---------- Available data
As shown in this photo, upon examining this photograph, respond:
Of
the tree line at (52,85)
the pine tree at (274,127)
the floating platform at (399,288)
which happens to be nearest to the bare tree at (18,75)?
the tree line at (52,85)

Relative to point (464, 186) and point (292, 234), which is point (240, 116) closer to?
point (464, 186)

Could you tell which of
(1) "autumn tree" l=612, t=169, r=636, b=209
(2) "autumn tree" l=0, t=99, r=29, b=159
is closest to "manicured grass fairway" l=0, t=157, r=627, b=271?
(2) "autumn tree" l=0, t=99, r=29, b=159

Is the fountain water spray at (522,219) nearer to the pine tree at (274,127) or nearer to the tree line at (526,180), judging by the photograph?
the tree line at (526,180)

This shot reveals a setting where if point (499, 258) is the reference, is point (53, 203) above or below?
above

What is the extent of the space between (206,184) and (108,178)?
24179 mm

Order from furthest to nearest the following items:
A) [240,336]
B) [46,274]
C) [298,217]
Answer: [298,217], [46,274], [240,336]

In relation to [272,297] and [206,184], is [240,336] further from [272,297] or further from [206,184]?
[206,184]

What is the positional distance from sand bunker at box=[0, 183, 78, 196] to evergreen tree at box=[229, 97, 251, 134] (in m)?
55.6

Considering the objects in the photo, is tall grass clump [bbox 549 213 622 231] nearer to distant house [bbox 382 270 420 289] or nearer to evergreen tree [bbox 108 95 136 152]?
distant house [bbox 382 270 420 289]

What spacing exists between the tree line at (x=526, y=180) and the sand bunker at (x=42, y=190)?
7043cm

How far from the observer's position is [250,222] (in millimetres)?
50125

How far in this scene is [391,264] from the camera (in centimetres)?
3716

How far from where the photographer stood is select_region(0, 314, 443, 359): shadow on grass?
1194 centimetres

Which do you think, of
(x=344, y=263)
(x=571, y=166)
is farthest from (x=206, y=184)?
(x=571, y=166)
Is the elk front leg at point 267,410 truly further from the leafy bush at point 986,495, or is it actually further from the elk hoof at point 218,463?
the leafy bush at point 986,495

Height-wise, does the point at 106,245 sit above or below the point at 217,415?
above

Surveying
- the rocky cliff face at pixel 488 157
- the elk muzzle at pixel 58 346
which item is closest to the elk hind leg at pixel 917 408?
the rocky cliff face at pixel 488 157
--------------------
Type out the material again exactly as presented.

As shown in this photo, upon examining this photograph, respond:
Of
the tree line at (52,85)
the pine tree at (274,127)
the floating platform at (399,288)
which happens to be nearest to the bare tree at (18,75)?
the tree line at (52,85)

Relative to point (464, 186) and point (292, 234), which is point (240, 116) closer to?
point (464, 186)

Could you tell which of
(1) "autumn tree" l=612, t=169, r=636, b=209
(2) "autumn tree" l=0, t=99, r=29, b=159
is closest to "manicured grass fairway" l=0, t=157, r=627, b=271?
(2) "autumn tree" l=0, t=99, r=29, b=159

Is the fountain water spray at (522,219) nearer to the pine tree at (274,127) or nearer to the tree line at (526,180), judging by the photograph?
the tree line at (526,180)

This shot reveals a setting where if point (499, 258) is the reference, is point (53, 203) above or below?
above

What is the extent of the space between (206,184) and (108,178)?
24179 mm

Order from furthest to nearest the following items:
A) [240,336]
B) [46,274]
C) [298,217]
Answer: [298,217], [46,274], [240,336]

In relation to [272,297] and [206,184], is [240,336] further from [272,297] or further from [206,184]?
[206,184]

What is the positional distance from sand bunker at box=[0, 183, 78, 196] to evergreen tree at box=[229, 97, 251, 134] (in m)?
55.6

Considering the objects in the photo, is tall grass clump [bbox 549 213 622 231] nearer to distant house [bbox 382 270 420 289] or nearer to evergreen tree [bbox 108 95 136 152]?
distant house [bbox 382 270 420 289]

What spacing exists between the tree line at (x=526, y=180) and the sand bunker at (x=42, y=190)?
7043cm

How far from the observer's position is [250,222] (in millimetres)?
50125

How far in this scene is [391,264] from the camera (in centimetres)?
3716

How far from where the photographer stood is select_region(0, 314, 443, 359): shadow on grass?
1194 centimetres

Which do you think, of
(x=344, y=263)
(x=571, y=166)
is farthest from (x=206, y=184)?
(x=571, y=166)
Is the elk front leg at point 267,410 truly further from the leafy bush at point 986,495, or is it actually further from the elk hoof at point 218,463?
the leafy bush at point 986,495

Height-wise, does the point at 106,245 sit above or below the point at 217,415?
above

Surveying
- the rocky cliff face at pixel 488 157
- the elk muzzle at pixel 58 346
which item is closest to the elk hind leg at pixel 917 408?
the rocky cliff face at pixel 488 157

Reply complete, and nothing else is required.